An area of concern for website providers, promotions operators, sponsors, and others that permit third parties to post user-generated content ("UGC") is the possibility that the UGC will infringe copyright. Discussing the problem and the safe harbor defense provided by the Digital Millennium Copyright Act (“DMCA”), Alan L. Friel and Nathan D. Meyer write:
 
[T]he Online Copyright Infringement Liability Limitation Act, passed in 1998 as Title II of the [DMCA] provides that an online service provider, including potentially a single sponsor website and joint operators of co-branded websites, may be able to create a safe harbor defense for what is truly UGC stored at the direction of users if it maintains a proper DMCA compliant notice and take down process.
 
     If the website does not “receive a financial benefit directly attributable to the infringing activity” in a situation where it “has the right and ability to control such activity,” has registered an agent of service with the U.S. Copyright Office and maintains a procedure compliant with the Act for the removal of UGC upon a valid take down request, it should have a defense to copyright infringement claims by copyright holders for UGC stored at the direction of users.

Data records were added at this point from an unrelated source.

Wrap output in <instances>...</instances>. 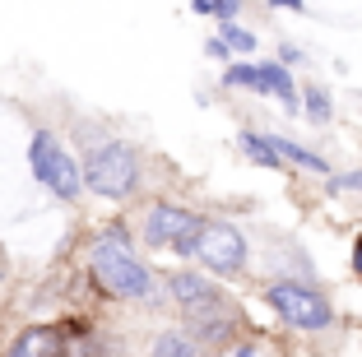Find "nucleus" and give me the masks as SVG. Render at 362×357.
Here are the masks:
<instances>
[{
  "mask_svg": "<svg viewBox=\"0 0 362 357\" xmlns=\"http://www.w3.org/2000/svg\"><path fill=\"white\" fill-rule=\"evenodd\" d=\"M0 264H5V255H0Z\"/></svg>",
  "mask_w": 362,
  "mask_h": 357,
  "instance_id": "6ab92c4d",
  "label": "nucleus"
},
{
  "mask_svg": "<svg viewBox=\"0 0 362 357\" xmlns=\"http://www.w3.org/2000/svg\"><path fill=\"white\" fill-rule=\"evenodd\" d=\"M28 163H33V177L42 181V186H52L61 200H75L79 186H84V177H79V168H75V158L65 153V148H56V139L47 135V130L33 139Z\"/></svg>",
  "mask_w": 362,
  "mask_h": 357,
  "instance_id": "7ed1b4c3",
  "label": "nucleus"
},
{
  "mask_svg": "<svg viewBox=\"0 0 362 357\" xmlns=\"http://www.w3.org/2000/svg\"><path fill=\"white\" fill-rule=\"evenodd\" d=\"M265 302L284 315L288 325H298V329H325L334 320L330 302H325L320 293H311V288H298V283H274L265 293Z\"/></svg>",
  "mask_w": 362,
  "mask_h": 357,
  "instance_id": "20e7f679",
  "label": "nucleus"
},
{
  "mask_svg": "<svg viewBox=\"0 0 362 357\" xmlns=\"http://www.w3.org/2000/svg\"><path fill=\"white\" fill-rule=\"evenodd\" d=\"M242 148L256 158L260 168H279V158H274V148H269V139H260V135H242Z\"/></svg>",
  "mask_w": 362,
  "mask_h": 357,
  "instance_id": "ddd939ff",
  "label": "nucleus"
},
{
  "mask_svg": "<svg viewBox=\"0 0 362 357\" xmlns=\"http://www.w3.org/2000/svg\"><path fill=\"white\" fill-rule=\"evenodd\" d=\"M307 116L311 121H325L330 116V98L320 93V88H307Z\"/></svg>",
  "mask_w": 362,
  "mask_h": 357,
  "instance_id": "2eb2a0df",
  "label": "nucleus"
},
{
  "mask_svg": "<svg viewBox=\"0 0 362 357\" xmlns=\"http://www.w3.org/2000/svg\"><path fill=\"white\" fill-rule=\"evenodd\" d=\"M84 186L88 190H98V195H107V200H121V195H130L135 190V181H139V158L130 153L126 144H98L93 153H88V163H84Z\"/></svg>",
  "mask_w": 362,
  "mask_h": 357,
  "instance_id": "f03ea898",
  "label": "nucleus"
},
{
  "mask_svg": "<svg viewBox=\"0 0 362 357\" xmlns=\"http://www.w3.org/2000/svg\"><path fill=\"white\" fill-rule=\"evenodd\" d=\"M269 148H274V158H279V163H298V168H307V172H325V158H320V153H307V148H302V144H293V139L269 135Z\"/></svg>",
  "mask_w": 362,
  "mask_h": 357,
  "instance_id": "9d476101",
  "label": "nucleus"
},
{
  "mask_svg": "<svg viewBox=\"0 0 362 357\" xmlns=\"http://www.w3.org/2000/svg\"><path fill=\"white\" fill-rule=\"evenodd\" d=\"M218 42L233 47V52H256V37H251L246 28H237L233 19H223V37H218Z\"/></svg>",
  "mask_w": 362,
  "mask_h": 357,
  "instance_id": "f8f14e48",
  "label": "nucleus"
},
{
  "mask_svg": "<svg viewBox=\"0 0 362 357\" xmlns=\"http://www.w3.org/2000/svg\"><path fill=\"white\" fill-rule=\"evenodd\" d=\"M93 279L112 297H149V288H153L149 269L130 255V242H126L121 228H112L103 242L93 246Z\"/></svg>",
  "mask_w": 362,
  "mask_h": 357,
  "instance_id": "f257e3e1",
  "label": "nucleus"
},
{
  "mask_svg": "<svg viewBox=\"0 0 362 357\" xmlns=\"http://www.w3.org/2000/svg\"><path fill=\"white\" fill-rule=\"evenodd\" d=\"M362 190V172H349V177H334V190Z\"/></svg>",
  "mask_w": 362,
  "mask_h": 357,
  "instance_id": "dca6fc26",
  "label": "nucleus"
},
{
  "mask_svg": "<svg viewBox=\"0 0 362 357\" xmlns=\"http://www.w3.org/2000/svg\"><path fill=\"white\" fill-rule=\"evenodd\" d=\"M195 255H200L214 274H237L246 264V242H242V232L228 228V223H200V232H195Z\"/></svg>",
  "mask_w": 362,
  "mask_h": 357,
  "instance_id": "423d86ee",
  "label": "nucleus"
},
{
  "mask_svg": "<svg viewBox=\"0 0 362 357\" xmlns=\"http://www.w3.org/2000/svg\"><path fill=\"white\" fill-rule=\"evenodd\" d=\"M10 357H61V339H56V329H28L10 348Z\"/></svg>",
  "mask_w": 362,
  "mask_h": 357,
  "instance_id": "6e6552de",
  "label": "nucleus"
},
{
  "mask_svg": "<svg viewBox=\"0 0 362 357\" xmlns=\"http://www.w3.org/2000/svg\"><path fill=\"white\" fill-rule=\"evenodd\" d=\"M260 70V93H269V98H279V103H298V88H293V79H288V70L284 65H256Z\"/></svg>",
  "mask_w": 362,
  "mask_h": 357,
  "instance_id": "1a4fd4ad",
  "label": "nucleus"
},
{
  "mask_svg": "<svg viewBox=\"0 0 362 357\" xmlns=\"http://www.w3.org/2000/svg\"><path fill=\"white\" fill-rule=\"evenodd\" d=\"M353 269H358V279H362V237L353 242Z\"/></svg>",
  "mask_w": 362,
  "mask_h": 357,
  "instance_id": "f3484780",
  "label": "nucleus"
},
{
  "mask_svg": "<svg viewBox=\"0 0 362 357\" xmlns=\"http://www.w3.org/2000/svg\"><path fill=\"white\" fill-rule=\"evenodd\" d=\"M195 232H200V218H195L191 209H177V204H153L149 218H144V242L172 246V251H181V255L195 251Z\"/></svg>",
  "mask_w": 362,
  "mask_h": 357,
  "instance_id": "39448f33",
  "label": "nucleus"
},
{
  "mask_svg": "<svg viewBox=\"0 0 362 357\" xmlns=\"http://www.w3.org/2000/svg\"><path fill=\"white\" fill-rule=\"evenodd\" d=\"M153 357H195V344L181 334H158L153 339Z\"/></svg>",
  "mask_w": 362,
  "mask_h": 357,
  "instance_id": "9b49d317",
  "label": "nucleus"
},
{
  "mask_svg": "<svg viewBox=\"0 0 362 357\" xmlns=\"http://www.w3.org/2000/svg\"><path fill=\"white\" fill-rule=\"evenodd\" d=\"M172 293H177L181 306H186V315L204 311V306H214V302H223L218 288H214L209 279H200V274H172Z\"/></svg>",
  "mask_w": 362,
  "mask_h": 357,
  "instance_id": "0eeeda50",
  "label": "nucleus"
},
{
  "mask_svg": "<svg viewBox=\"0 0 362 357\" xmlns=\"http://www.w3.org/2000/svg\"><path fill=\"white\" fill-rule=\"evenodd\" d=\"M223 79H228L233 88H256V93H260V70H256V65H233Z\"/></svg>",
  "mask_w": 362,
  "mask_h": 357,
  "instance_id": "4468645a",
  "label": "nucleus"
},
{
  "mask_svg": "<svg viewBox=\"0 0 362 357\" xmlns=\"http://www.w3.org/2000/svg\"><path fill=\"white\" fill-rule=\"evenodd\" d=\"M269 5H284V10H302V0H269Z\"/></svg>",
  "mask_w": 362,
  "mask_h": 357,
  "instance_id": "a211bd4d",
  "label": "nucleus"
}]
</instances>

The service provider must respond expeditiously to remove, or disable access to, material that a proper notice identifies as infringing. If the user whose content is taken down files a proper counter-notification requesting the restoration of removed content, the service provider must send a copy of such request to the party that originally requested the removal. Unless that party then obtains a court order supporting removal of the material at issue, the service provider must restore access to the material. A service provider does not have a duty to monitor its website for infringing content, but must terminate repeat offenders and must not have actual knowledge that material is infringing. However, “if the service provider becomes aware of a ‘red flag’ from which infringing activity is apparent, it will lose the limitation of liability if it takes no action.”
 
     A further requirement for safe harbor under the DMCA is implementation of “standard technical measures.” On this issue, the industry arguably appears to be moving toward a standard as of early 2008. . . . The use of content filters, however, is likely to result in complaints by the fair use community that First Amendment protected transformative uses of third-party content (i.e., fair use) are improperly blocked by such technology. The Copyright Act codifies the concept of fair use at 17 U.S.C. § 107as a defense to a copyright infringement claim. Under the DMCA’s notice and take down scheme, the user that posted allegedly infringing UGC has a procedure, in the form of the counter-notice, for raising the fair use defense. The UGC Principles provide that “Copyright Owners and UGC Services should cooperate to ensure that Information Technology is implemented in a manner that effectively balances legitimate interests in (1) blocking infringing user uploaded content, (2) allowing wholly original and authorized uploads, and (3) accommodating fair use.” However, they fall short of setting forth ways in which fair use will be respected and . . . a method for users to raise a fair use defense to removal or blocking of UGC by filtering technology. Accordingly, it remains unsettled how users will be able to advance a fair use position with respect to UGC caught by filters, short of bringing a declaratory relief action, which few users will have the resources to pursue.